I've already asked a simplified version of this question which received a nice probabilistic answer. However, my attempt to mimic the proof failed. We may clearly use monotonicity of integration again to obtain $$\theta_j\le\int_B\frac{\left|h_jf\right|^2}r\:{\rm d}\lambda-\frac2{\lambda(B_j)}\left\langle\int_B\frac{h_jf}r\:{\rm d}\lambda,\lambda(h_jf)\right\rangle+\left|\frac{\lambda\left(h_jf\right)}{\lambda(B_j)}\right|^2\int_B\frac1r\:{\rm d}\lambda\tag3$$ for all $j\in J$. Now we would need to substract $(2)$ from the right-hand side of $(3)$ and show that the result is negative.

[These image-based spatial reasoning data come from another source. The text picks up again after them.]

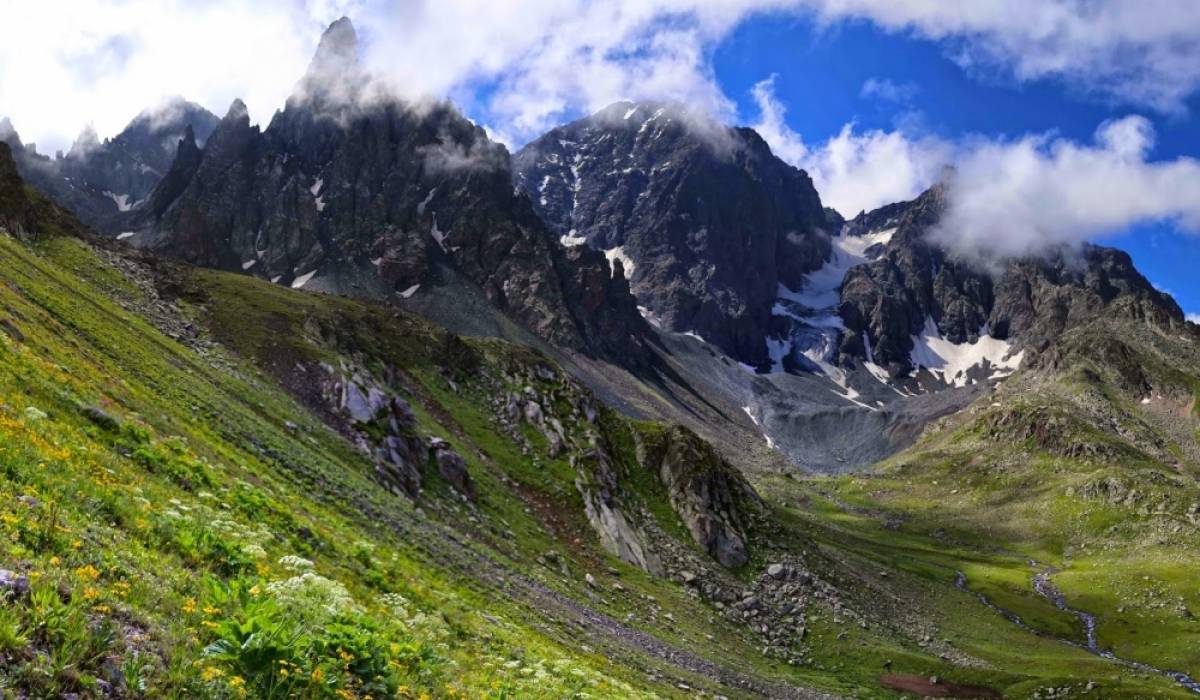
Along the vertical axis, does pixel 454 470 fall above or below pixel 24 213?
below

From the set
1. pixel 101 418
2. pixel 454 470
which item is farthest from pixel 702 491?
pixel 101 418

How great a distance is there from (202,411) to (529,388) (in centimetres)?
4160

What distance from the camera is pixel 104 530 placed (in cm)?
1202

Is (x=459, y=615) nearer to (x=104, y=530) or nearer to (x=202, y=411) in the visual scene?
(x=104, y=530)

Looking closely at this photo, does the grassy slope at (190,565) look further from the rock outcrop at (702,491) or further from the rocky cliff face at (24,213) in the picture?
the rocky cliff face at (24,213)

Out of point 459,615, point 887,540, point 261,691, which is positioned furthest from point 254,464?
point 887,540

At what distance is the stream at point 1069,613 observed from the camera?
79.5m

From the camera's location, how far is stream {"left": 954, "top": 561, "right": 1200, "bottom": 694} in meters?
79.5

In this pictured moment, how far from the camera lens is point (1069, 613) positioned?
107188mm

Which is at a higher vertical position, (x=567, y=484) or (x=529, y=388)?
(x=529, y=388)

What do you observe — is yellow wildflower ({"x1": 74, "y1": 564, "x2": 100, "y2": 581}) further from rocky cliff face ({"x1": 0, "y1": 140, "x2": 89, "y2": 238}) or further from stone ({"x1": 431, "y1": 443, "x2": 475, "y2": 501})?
rocky cliff face ({"x1": 0, "y1": 140, "x2": 89, "y2": 238})

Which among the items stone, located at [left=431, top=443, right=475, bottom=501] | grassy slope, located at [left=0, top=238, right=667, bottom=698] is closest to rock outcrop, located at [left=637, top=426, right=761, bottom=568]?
stone, located at [left=431, top=443, right=475, bottom=501]

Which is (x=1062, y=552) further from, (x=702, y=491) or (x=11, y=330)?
(x=11, y=330)

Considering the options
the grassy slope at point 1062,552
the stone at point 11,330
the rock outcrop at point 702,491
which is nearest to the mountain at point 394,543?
the stone at point 11,330
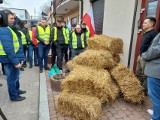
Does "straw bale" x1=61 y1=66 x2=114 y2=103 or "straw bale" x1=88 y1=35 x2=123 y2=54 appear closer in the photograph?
"straw bale" x1=61 y1=66 x2=114 y2=103

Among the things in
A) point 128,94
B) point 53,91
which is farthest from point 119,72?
point 53,91

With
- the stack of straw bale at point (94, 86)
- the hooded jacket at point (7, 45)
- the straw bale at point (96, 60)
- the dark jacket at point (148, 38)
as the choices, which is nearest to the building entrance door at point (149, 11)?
the dark jacket at point (148, 38)

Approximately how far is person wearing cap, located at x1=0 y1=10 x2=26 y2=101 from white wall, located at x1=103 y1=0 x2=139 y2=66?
2931 mm

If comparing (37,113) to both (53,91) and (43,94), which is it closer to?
(43,94)

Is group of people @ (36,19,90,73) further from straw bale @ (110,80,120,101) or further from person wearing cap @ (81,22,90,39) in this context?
straw bale @ (110,80,120,101)

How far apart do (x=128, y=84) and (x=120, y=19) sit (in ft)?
7.93

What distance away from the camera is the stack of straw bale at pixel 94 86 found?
3.09 meters

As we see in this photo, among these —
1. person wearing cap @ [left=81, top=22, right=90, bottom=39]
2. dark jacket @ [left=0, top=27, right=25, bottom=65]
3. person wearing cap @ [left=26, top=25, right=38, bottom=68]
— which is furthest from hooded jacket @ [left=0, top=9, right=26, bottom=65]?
person wearing cap @ [left=26, top=25, right=38, bottom=68]

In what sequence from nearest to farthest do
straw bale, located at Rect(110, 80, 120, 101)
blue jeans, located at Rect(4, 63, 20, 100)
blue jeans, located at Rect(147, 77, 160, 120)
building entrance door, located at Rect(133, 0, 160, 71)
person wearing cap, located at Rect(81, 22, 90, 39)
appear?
1. blue jeans, located at Rect(147, 77, 160, 120)
2. blue jeans, located at Rect(4, 63, 20, 100)
3. straw bale, located at Rect(110, 80, 120, 101)
4. building entrance door, located at Rect(133, 0, 160, 71)
5. person wearing cap, located at Rect(81, 22, 90, 39)

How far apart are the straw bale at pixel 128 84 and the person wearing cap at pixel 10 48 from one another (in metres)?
2.10

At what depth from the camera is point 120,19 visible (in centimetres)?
539

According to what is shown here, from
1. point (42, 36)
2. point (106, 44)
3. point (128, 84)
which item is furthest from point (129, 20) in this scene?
point (42, 36)

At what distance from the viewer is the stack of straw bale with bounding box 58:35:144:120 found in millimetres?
3090

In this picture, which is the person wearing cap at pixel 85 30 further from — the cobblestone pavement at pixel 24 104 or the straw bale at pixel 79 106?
the straw bale at pixel 79 106
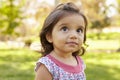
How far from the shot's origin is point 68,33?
231 centimetres

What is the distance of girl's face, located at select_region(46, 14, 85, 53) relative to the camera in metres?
2.31

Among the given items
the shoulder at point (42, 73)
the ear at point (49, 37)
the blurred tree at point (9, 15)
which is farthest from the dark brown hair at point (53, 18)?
the blurred tree at point (9, 15)

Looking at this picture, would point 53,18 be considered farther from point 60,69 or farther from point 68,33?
point 60,69

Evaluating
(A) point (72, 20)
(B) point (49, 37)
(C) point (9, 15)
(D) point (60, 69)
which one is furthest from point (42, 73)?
(C) point (9, 15)

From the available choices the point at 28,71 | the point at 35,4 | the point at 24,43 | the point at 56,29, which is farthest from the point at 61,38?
the point at 24,43

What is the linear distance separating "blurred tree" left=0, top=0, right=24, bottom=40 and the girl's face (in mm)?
13080

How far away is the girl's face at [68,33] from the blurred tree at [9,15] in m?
13.1

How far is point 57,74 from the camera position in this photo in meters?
2.34

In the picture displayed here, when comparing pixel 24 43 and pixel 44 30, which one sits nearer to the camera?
pixel 44 30

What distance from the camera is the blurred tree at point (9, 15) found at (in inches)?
605

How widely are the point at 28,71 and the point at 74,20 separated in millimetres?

If it's easier to prove, feel free to assume $\beta\le1$ or even $h_j=1_{\{\:h_j\:>\:0\:\}}$ for all $j\in J$. Moreover, if necessary, assume $\lambda(B)\in(0,\infty)$ so that, for example, $\gamma={\lambda(B)}^{-1}$ is a candidate choice.